◆ Consigna:
Responda estas preguntas a partir del texto sobre el balance del gobierno Duque:
(a) ¿Cuál es, según el texto, el mayor problema del presidente Duque al final de su mandato?
(b) ¿Con las alocuciones de qué dos mandatarios se comparan las del presidente?
(c) ¿Qué le hizo falta al equipo de técnicos de Duque?

◆ Fragmento de lectura:

El balance del gobierno Duque
AL FINAL DE SU MANDATO, EL MAYOR problema del presidente Duque no es su desprestigio. Es su irrelevancia.
No podía ser de otra manera. Y nadie más tiene la culpa de este fenómeno que el propio mandatario y su equipo de asesores. Hay que averiguar quién fue el genio que le propuso al presidente hablar durante una hora todos los días por la televisión, para prohibirle que vuelva a ofrecer jamás una asesoría política. Porque eso ha sido una burrada colosal.
De lo primero que se aprende en ciencia política es el valor de la palabra presidencial. Para mantener su vigor y trascendencia, lo peor que se puede hacer es banalizar la presencia del jefe de Estado en forma cotidiana. Eso le resta autoridad y su palabra pierde lustre por ser excesiva, demasiado familiar y repetitiva, sin un carácter excepcional que la mantenga fresca y valiosa. El presidente con sus alocuciones que a nadie le importan, como las de Maduro en Venezuela y las de López
Obrador en México, ha llevado a que su propia palabra sea del todo irrelevante.
Aun así, ¿cuál es el balance del actual Gobierno? Duque careció de peso y experiencia, y a su equipo de técnicos les hizo falta tierra, calle y compasión. Pero, al igual que tantos otros del pasado, este cuatrienio sobresale, ante todo, por lo que se dejó de hacer. Es decir, este Gobierno representa, más que nada, una gigantesca oportunidad desaprovechada.

◆ Datos proporcionados:
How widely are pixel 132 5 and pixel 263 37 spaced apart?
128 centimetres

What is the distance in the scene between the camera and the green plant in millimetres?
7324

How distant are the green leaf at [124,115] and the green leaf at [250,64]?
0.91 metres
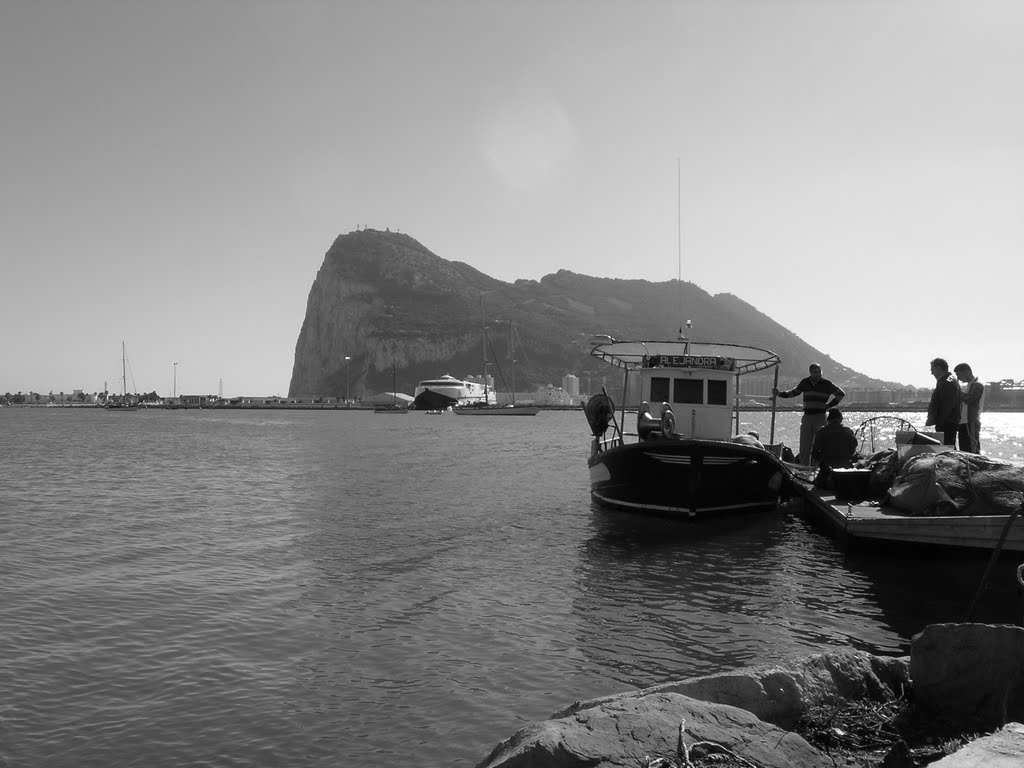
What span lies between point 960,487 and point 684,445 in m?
6.11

◆ Solución del ejercicio:
(a) Su irrelevancia.
(b) Con las de Maduro en Venezuela y las de López Obrador en México.
(c) Le hizo falta tierra, calle y compasión.